• Document text:
+---+

Ana Estévez 1 , Raquel Rodríguez 1 , Noelia Díaz 1 , Roser Granero 2 , 3 , Gemma Mestre-Bach 2 , 4 , Trevor Steward 2 , 4 , Fernando Fernández-Aranda 2 , 4 , 5 , Neus Aymamí 4 , Mónica Gómez-Peña 4 , Amparo del Pino-Gutiérrez 6 , Marta Baño 4 , Laura Moragas 4 , Núria Mallorquí-Bagué 2 , 4 , Hibai López-González 1 , 7 , Paula Jauregui 1 , Jaione Onaindia 1 , Virginia Martín-Romera 8 , José M. Menchón 4 , 5 , 9 , Susana Jiménez-Murcia , 2 , 4 , 5 , *
23 October 2017
Recent technological developments have brought about notable changes in the way people gamble. The widespread use of mobile Internet devices and gambling websites has led to a significant leap in the number of people who recreationally gamble. However, for some, gambling can turn into a psychiatric disorder resembling substance addiction. At present, there is a shortage of studies examining differences between adults with gambling disorder (GD) who exclusively make sports bets online, GD patients that are non-sports Internet gamblers, and offline gamblers. Therefore, this study was undertaken to determine the differences between these three groups, considering sociodemographic, personality, and clinical characteristics.
The sample consisted of 2,743 treatment-seeking male patients from the Pathological Gambling Unit at a university hospital. All patients met DSM-5 criteria for GD.
We found that gamblers who exclusively engaged in non-sports Internet gambling activities were younger than offline gamblers and online sports gamblers. Non-sports Internet gamblers were also more likely to have greater levels of debt compared with offline gamblers. In terms of personality characteristics, our sample displayed low levels of self-directedness and cooperativeness and high levels of novelty seeking. In addition, online sports gamblers obtained higher scores in persistence than non-sports Internet gamblers and offline gamblers.

+---+

• Entries provided:
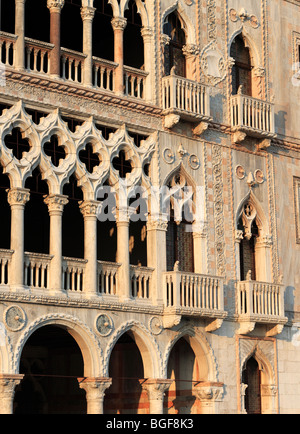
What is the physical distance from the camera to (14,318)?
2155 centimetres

+---+

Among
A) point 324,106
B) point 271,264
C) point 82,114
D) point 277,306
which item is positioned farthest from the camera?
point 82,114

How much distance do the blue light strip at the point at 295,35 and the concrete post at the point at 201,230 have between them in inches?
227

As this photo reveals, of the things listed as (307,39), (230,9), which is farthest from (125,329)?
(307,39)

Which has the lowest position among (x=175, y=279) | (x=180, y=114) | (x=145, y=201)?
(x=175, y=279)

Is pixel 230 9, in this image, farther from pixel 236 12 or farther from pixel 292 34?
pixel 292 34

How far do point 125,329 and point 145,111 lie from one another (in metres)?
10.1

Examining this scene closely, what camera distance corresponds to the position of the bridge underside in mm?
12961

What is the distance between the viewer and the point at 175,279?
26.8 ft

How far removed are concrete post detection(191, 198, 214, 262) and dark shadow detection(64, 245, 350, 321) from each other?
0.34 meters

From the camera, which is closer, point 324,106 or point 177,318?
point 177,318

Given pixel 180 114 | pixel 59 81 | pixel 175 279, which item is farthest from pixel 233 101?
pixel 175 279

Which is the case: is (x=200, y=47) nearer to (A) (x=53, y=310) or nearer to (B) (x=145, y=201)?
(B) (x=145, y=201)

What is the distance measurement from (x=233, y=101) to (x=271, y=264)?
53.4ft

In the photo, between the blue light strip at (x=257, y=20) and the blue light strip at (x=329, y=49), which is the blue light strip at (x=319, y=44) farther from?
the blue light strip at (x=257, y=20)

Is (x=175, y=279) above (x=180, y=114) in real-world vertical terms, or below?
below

+---+

• Problem 1:
Write out the gambling study abstract word for word, everything from "We found that" down to "gamblers and offline gamblers.".
• Problem 2:
Answer these questions using the gambling study abstract:
(a) How many patients made up the sample?
(b) Which group was younger than both offline gamblers and online sports gamblers?
(c) Which group scored higher in persistence than the other two groups?

• Answer section 1:
We found that gamblers who exclusively engaged in non-sports Internet gambling activities were younger than offline gamblers and online sports gamblers. Non-sports Internet gamblers were also more likely to have greater levels of debt compared with offline gamblers. In terms of personality characteristics, our sample displayed low levels of self-directedness and cooperativeness and high levels of novelty seeking. In addition, online sports gamblers obtained higher scores in persistence than non-sports Internet gamblers and offline gamblers.

• Answer section 2:
(a) 2,743 treatment-seeking male patients
(b) Gamblers who exclusively engaged in non-sports Internet gambling activities
(c) Online sports gamblers